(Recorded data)
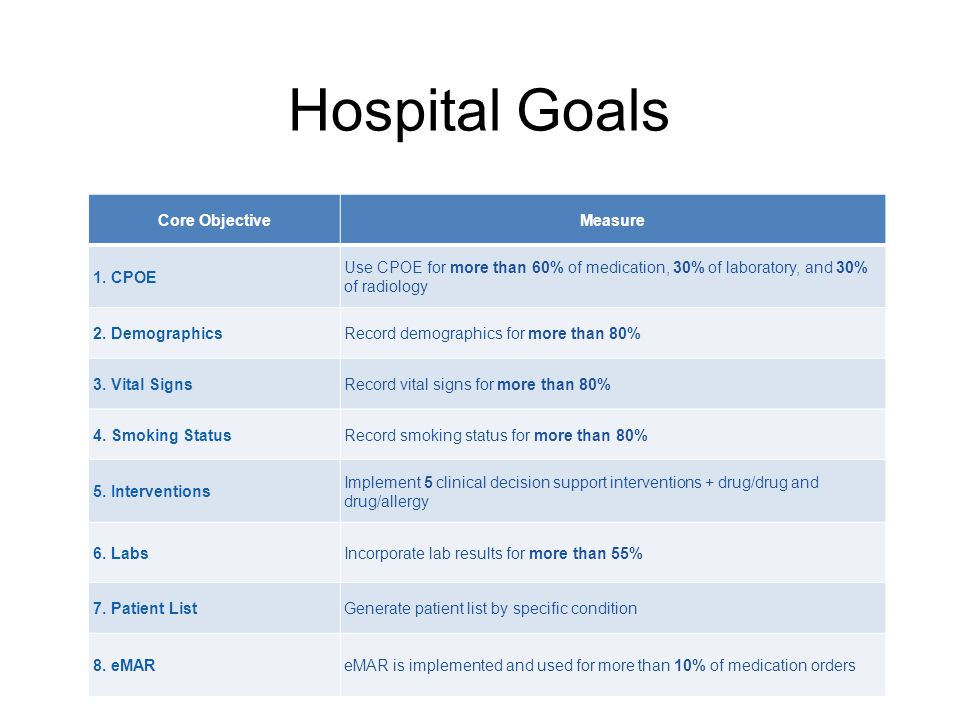 Hospital Goals Core ObjectiveMeasure 1. CPOE Use CPOE for more than 60% of medication, 30% of laboratory, and 30% of radiology 2. DemographicsRecord d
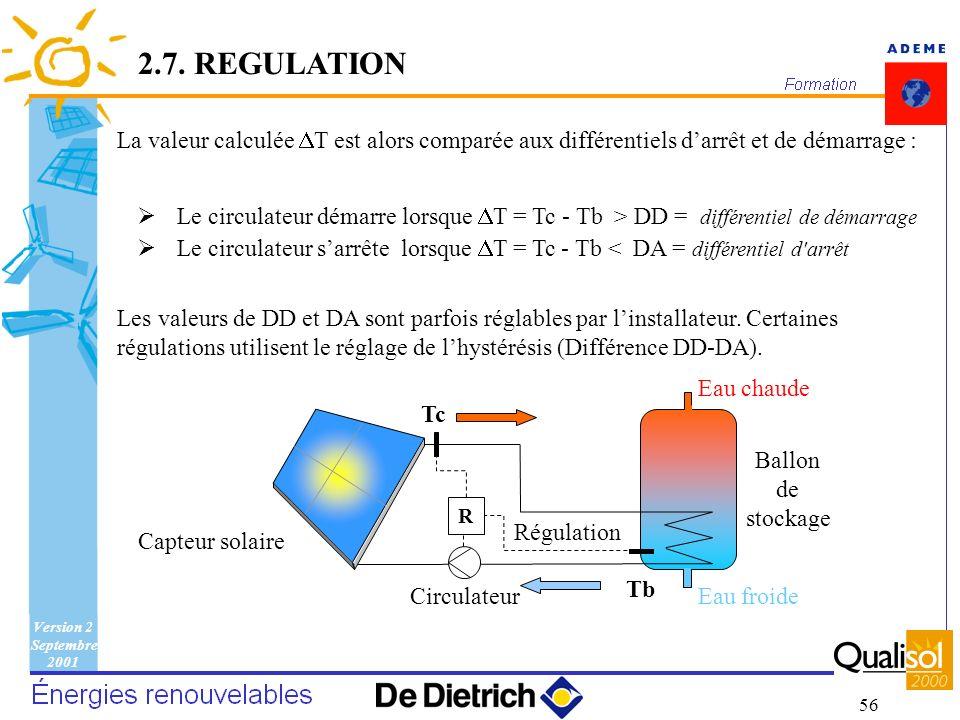 2.7. REGULATION La valeur calculée DT est alors comparée aux différentiels d'arrêt et de démarrage :
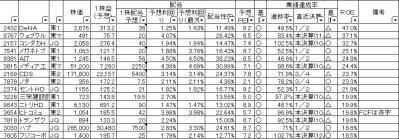 20121214四季報選別-ROE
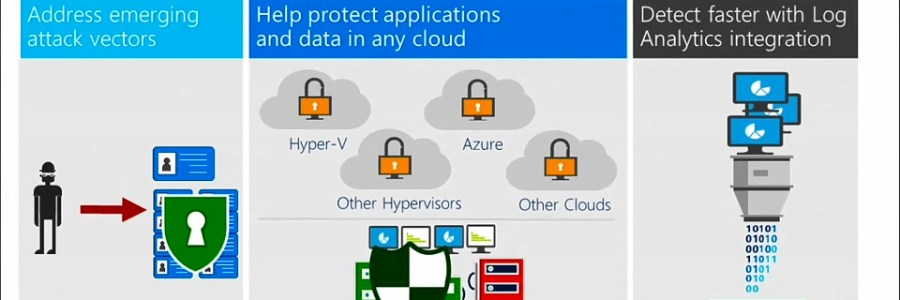 Security features in Windows Server 2016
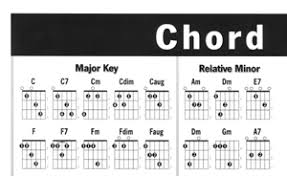 Left Hand Guitar Chord Chart Chart - Mel Bay Publications, Inc ...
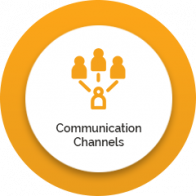 communication-channels01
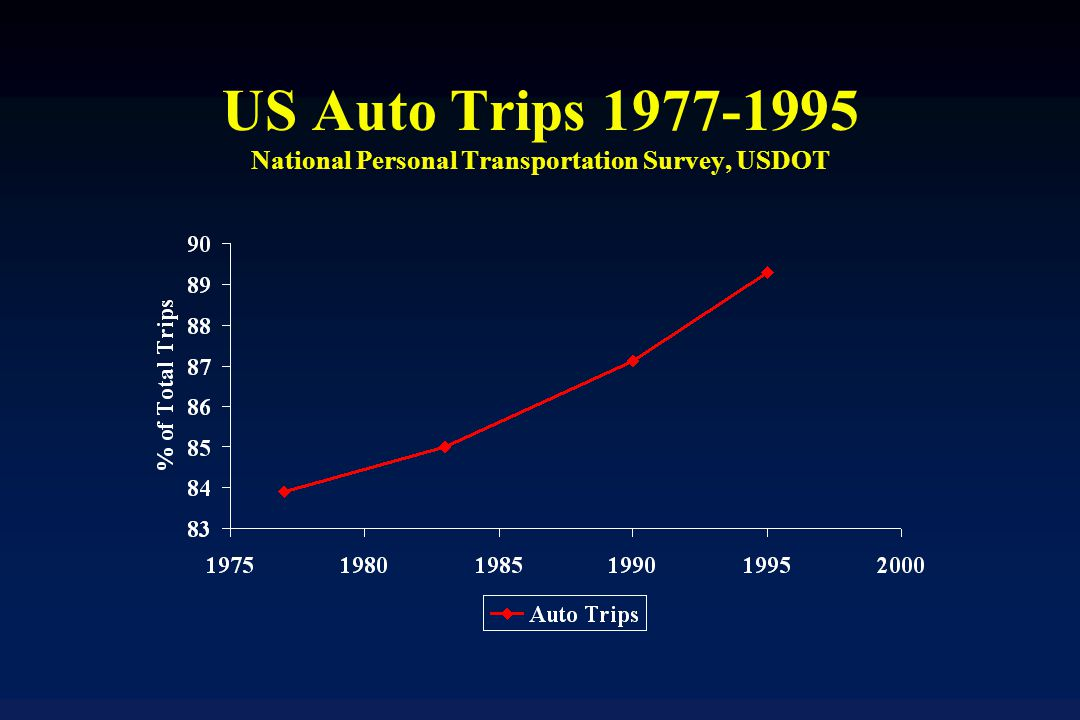 US Auto Trips National Personal Transportation Survey, USDOT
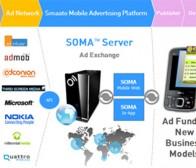 移动广告平台SOMA引进App Annie应用分析工具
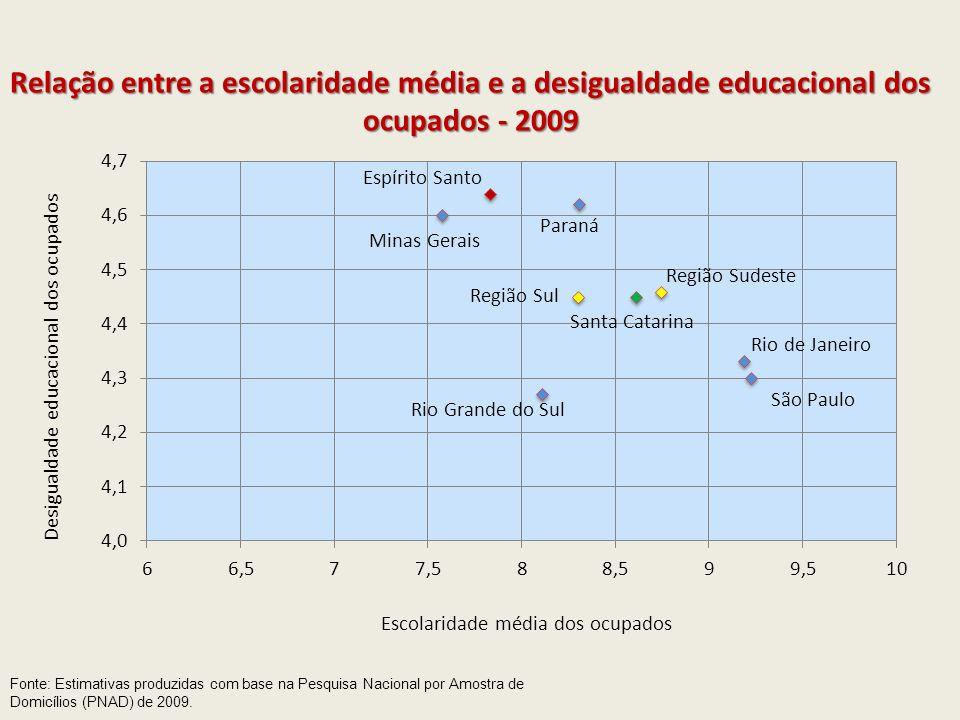 Fonte: Estimativas produzidas com base na Pesquisa Nacional por Amostra de Domicílios (PNAD) de 2009. Relação entre a escolaridade média e a desiguald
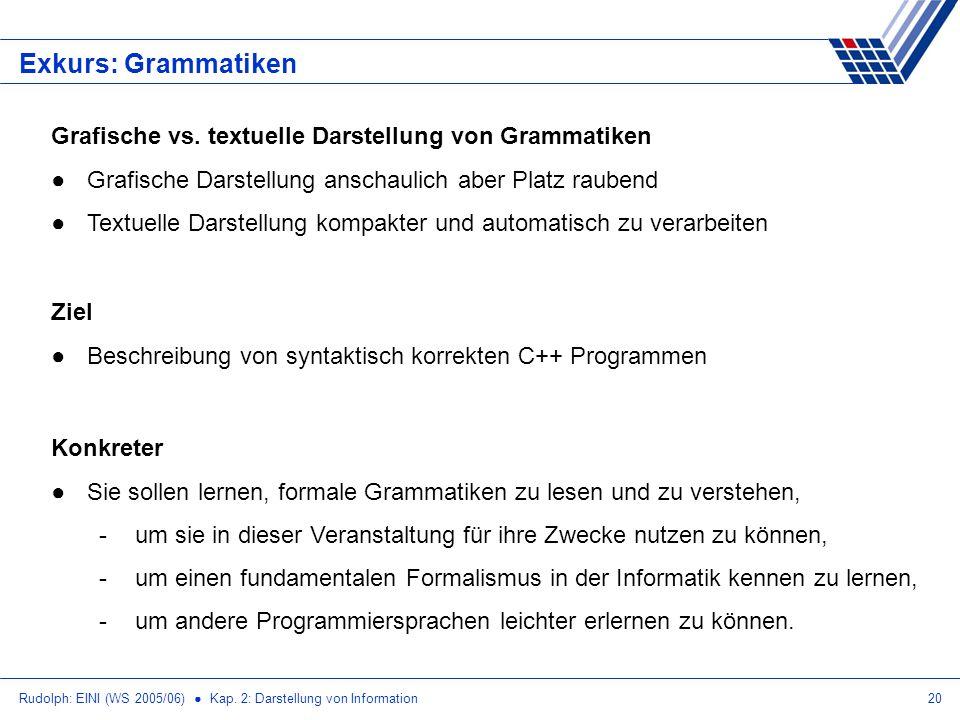 Rudolph: EINI (WS 2005/06) Kap. 2: Darstellung von Information20 Exkurs: Grammatiken Grafische vs.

» TASK PROMPT
Reproduce the lines from the one with "communication-channels01" through the end of the data, keeping both end lines, adding nothing, and dropping any pictures.

» TASK OUTPUT
 communication-channels01
 US Auto Trips National Personal Transportation Survey, USDOT
 移动广告平台SOMA引进App Annie应用分析工具
 Fonte: Estimativas produzidas com base na Pesquisa Nacional por Amostra de Domicílios (PNAD) de 2009. Relação entre a escolaridade média e a desiguald
 Rudolph: EINI (WS 2005/06) Kap. 2: Darstellung von Information20 Exkurs: Grammatiken Grafische vs.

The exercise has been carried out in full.